Throughout the album, Medley’s diversity on guitar is simply astounding. The grinding, attitude-adjusting dance performed hand in hand with Chris Null’s bass delivers the purity of rock. Purity usually found within the depths of time-tested musicians and not in such a fresh band as this. Playing off each other in an almost “try and keep up” fashion, each piece of Dead Sara fires on all cylinders.
To appease the tame, Dead Sara plays into the hand of structured melody with “Dear Love.” A beautifully sung, slower paced track that opens itself to the softer side of their distinct abilities while maintaining their character. Each song lends itself as proof that this is pure, unadulterated rock. “Test On My Patience” drives home the broken beat instrumentals with the crackling vocals “I’m in love/ I’m in Love/ No I’m not/ Oh my god/ I’m a liar/ I can taste it!” adding to the blunt approach taken lyrically throughout the album.
The standout track on this standout album, “Lemon Scent,” comes in fashionably late. It is an all inclusive power-packed track filled with more force than I believed could come from Dead Sara. The realization brought on by this song is that of an incredible work ethic intertwined with a deep seeded passion to create rock in its most pure form. It is as if it flows out of each of them with ease; like they are destined to do this. Harmonizing the vocals and guitar, at a pitch that would break most attempting to recreate it, each instrument seemingly gets lost in the immense passion building in this track to create one cohesive sound. You are sucked into the anthem screams “You’re not cut out for this/ you’ve got that lemon scent!” Friday’s splintering beats leave your arms tired while Null and Medley’s riffs dig down deep into you and find home in your addictions.

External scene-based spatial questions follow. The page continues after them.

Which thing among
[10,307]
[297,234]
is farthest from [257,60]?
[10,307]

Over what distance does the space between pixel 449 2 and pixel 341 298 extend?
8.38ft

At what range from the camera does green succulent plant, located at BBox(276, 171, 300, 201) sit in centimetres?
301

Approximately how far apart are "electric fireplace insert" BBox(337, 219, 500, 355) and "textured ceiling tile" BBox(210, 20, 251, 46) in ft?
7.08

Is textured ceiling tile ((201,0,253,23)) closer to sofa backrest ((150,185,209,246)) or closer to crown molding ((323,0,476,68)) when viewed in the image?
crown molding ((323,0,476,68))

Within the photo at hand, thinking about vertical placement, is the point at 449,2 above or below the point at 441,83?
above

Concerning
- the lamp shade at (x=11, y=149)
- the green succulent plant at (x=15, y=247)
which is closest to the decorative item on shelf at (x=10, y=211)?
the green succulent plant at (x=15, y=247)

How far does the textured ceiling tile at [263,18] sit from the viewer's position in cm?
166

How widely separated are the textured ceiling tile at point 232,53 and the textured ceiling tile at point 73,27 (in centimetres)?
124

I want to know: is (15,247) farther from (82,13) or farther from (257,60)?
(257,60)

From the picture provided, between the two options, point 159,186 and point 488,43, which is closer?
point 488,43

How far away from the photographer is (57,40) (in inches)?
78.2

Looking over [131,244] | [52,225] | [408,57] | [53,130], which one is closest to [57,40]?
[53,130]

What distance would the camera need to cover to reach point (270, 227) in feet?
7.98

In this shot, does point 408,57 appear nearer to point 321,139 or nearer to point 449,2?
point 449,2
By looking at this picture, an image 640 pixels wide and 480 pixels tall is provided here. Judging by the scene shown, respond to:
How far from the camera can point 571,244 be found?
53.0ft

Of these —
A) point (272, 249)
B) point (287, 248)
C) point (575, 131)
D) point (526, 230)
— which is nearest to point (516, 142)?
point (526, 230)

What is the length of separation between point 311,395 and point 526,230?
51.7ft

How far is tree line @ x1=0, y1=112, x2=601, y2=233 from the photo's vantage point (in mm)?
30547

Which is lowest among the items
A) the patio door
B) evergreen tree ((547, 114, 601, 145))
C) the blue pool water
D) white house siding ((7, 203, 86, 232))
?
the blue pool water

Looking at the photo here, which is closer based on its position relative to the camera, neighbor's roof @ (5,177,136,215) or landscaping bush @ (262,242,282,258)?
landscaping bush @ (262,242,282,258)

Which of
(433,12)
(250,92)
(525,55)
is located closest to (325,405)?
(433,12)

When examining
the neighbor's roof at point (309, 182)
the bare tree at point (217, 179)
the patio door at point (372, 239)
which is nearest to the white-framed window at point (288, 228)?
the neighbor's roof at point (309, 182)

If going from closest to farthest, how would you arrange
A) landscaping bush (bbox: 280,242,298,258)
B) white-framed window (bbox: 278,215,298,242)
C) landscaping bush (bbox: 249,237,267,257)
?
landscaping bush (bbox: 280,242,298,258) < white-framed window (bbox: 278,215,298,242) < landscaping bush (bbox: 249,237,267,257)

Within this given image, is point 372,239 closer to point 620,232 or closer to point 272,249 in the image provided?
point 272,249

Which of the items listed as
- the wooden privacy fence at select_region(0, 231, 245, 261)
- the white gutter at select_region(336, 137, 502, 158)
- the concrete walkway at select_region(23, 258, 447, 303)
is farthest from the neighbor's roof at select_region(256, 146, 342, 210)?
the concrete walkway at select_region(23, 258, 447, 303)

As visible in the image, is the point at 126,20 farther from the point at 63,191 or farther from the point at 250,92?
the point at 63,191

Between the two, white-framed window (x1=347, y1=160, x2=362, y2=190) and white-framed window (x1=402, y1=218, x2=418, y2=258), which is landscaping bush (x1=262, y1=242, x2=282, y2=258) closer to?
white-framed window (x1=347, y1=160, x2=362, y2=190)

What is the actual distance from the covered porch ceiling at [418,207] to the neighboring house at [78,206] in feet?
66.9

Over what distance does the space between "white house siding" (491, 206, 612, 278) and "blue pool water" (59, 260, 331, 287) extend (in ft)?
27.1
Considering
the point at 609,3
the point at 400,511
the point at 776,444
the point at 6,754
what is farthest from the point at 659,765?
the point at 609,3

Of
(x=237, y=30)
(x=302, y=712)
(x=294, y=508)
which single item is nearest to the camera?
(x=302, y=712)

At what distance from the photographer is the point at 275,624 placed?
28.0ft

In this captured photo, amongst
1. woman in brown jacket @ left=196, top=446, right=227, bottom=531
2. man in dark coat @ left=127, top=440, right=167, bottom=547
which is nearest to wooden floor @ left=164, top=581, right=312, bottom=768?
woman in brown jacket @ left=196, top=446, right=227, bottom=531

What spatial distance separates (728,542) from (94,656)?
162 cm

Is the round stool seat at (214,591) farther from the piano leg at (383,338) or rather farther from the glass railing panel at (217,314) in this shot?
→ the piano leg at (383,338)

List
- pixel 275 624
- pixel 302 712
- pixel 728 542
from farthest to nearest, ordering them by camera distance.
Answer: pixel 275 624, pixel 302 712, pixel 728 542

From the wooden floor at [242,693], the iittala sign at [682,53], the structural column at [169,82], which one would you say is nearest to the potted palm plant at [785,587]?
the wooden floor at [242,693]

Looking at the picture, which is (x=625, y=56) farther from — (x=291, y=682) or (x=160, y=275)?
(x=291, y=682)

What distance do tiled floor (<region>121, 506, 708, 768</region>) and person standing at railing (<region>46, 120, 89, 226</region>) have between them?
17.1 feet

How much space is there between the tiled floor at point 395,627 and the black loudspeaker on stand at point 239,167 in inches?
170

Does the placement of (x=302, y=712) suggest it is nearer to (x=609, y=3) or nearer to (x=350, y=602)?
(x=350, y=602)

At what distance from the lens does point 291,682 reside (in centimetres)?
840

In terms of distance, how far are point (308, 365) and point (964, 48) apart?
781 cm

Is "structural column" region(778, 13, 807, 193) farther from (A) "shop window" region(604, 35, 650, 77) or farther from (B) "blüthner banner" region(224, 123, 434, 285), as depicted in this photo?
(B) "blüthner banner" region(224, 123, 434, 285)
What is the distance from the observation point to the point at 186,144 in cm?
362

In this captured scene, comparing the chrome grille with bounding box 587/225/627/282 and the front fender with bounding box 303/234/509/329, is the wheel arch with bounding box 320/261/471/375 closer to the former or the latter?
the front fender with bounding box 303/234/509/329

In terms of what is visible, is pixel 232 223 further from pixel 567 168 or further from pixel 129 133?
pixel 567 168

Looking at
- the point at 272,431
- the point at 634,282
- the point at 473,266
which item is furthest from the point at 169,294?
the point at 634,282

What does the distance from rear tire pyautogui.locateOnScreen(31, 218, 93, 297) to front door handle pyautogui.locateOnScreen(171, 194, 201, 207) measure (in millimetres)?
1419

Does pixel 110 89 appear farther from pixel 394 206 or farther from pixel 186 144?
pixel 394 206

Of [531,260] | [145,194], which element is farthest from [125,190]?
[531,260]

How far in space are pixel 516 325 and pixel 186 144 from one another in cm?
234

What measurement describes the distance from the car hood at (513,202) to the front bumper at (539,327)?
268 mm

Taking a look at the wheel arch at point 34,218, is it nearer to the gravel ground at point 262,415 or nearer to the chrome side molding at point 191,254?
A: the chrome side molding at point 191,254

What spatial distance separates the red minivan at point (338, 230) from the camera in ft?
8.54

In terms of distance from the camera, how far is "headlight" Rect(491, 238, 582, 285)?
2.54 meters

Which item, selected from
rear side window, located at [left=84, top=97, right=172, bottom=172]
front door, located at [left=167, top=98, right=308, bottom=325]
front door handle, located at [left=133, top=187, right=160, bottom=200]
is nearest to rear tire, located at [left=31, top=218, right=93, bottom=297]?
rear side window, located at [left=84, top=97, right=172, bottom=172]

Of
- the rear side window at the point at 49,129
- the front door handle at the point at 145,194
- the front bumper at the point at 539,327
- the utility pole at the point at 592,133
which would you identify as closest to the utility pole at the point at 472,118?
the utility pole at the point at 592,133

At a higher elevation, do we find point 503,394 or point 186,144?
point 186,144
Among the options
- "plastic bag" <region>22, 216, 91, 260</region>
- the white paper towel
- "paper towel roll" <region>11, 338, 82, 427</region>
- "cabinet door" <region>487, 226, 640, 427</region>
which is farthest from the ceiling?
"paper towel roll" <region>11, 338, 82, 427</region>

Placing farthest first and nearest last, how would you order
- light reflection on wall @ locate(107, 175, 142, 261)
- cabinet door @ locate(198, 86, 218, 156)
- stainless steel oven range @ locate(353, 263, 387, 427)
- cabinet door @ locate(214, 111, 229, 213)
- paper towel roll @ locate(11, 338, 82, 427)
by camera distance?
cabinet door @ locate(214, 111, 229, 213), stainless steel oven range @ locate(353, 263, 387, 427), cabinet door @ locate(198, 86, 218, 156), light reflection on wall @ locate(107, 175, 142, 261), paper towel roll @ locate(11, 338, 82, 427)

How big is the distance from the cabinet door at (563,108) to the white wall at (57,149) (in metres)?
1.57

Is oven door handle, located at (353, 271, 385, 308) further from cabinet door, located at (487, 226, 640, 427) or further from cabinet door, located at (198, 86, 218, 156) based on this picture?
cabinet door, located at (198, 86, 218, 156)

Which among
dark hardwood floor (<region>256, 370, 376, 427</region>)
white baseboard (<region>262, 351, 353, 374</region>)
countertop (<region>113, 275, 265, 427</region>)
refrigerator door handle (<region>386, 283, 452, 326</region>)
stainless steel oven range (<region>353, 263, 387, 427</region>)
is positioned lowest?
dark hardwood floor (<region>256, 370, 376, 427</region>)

Consistently surprising you with each of the eleven tracks, Dead Sara exploded onto the scene with blazing guitar chords, fret shaking bass riffs, and drums that get worked harder than by anyone in recent memory. This group from L.A. has brought about the beginning of something great by establishing a sound that will reverberate in my subconscious for a very long time. Let go and experience.